HiveBrain v1.2.0
Get Started
← Back to all entries
patternsqlMinor

Nested aggregation and grouping on multiple columns in MySQL

Submitted by: @import:stackexchange-dba··
0
Viewed 0 times
columnsgroupingnestedmysqlmultipleandaggregation

Problem

Consider the following product table (which is highly trimmed down):

`id` int AUTO_INCREMENT
`category_id` int
`subcategory_id` int
`vendor_id` int
`price` decimal(6,2)
`inserted_at` timestamp


For a given category ID, I am attempting to retrieve a list containing the vendor with the lowest latest price for each subcategory. With "latest" I mean that vendors may have multiple prices for a given category ID/subcategory ID combination, so only the most recently inserted price for that category ID/subcategory ID/vendor ID should be used. If there's a tie between 2 or more vendor's prices, the lowest id should be used as the tie-breaker.

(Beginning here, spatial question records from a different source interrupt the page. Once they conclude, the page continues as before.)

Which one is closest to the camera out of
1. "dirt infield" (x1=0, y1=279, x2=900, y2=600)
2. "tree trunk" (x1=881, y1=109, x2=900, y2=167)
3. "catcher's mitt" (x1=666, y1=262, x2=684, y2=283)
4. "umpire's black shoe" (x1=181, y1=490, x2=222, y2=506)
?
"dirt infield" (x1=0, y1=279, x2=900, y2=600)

For example, with this data:

id | category_id | subcategory_id | vendor_id | price | inserted_at
---------------------------------------------------------------------------
1  | 1           | 2              | 3         | 16.00 | 2015-07-23 04:00:00  
2  | 1           | 1              | 2         |  9.00 | 2015-07-26 08:00:00 
3  | 1           | 2              | 4         | 16.00 | 2015-08-02 10:00:00 
4  | 1           | 1              | 1         |  7.00 | 2015-08-04 11:00:00
5  | 1           | 1              | 1         | 11.00 | 2015-08-09 16:00:00


So, first find the most recent prices for every subcategory/vendor combination (row with price=7.00 would be removed because it's not the most recent for that vendor in that subcategory). Then for subcategory 1 the lowest price would be 9 (so vendor_id = 2) and for subcategory 2 the lowest price is 16 (two vendors tie ()ids 3 and 4) so we choose the one with lowest vendor_id = 3).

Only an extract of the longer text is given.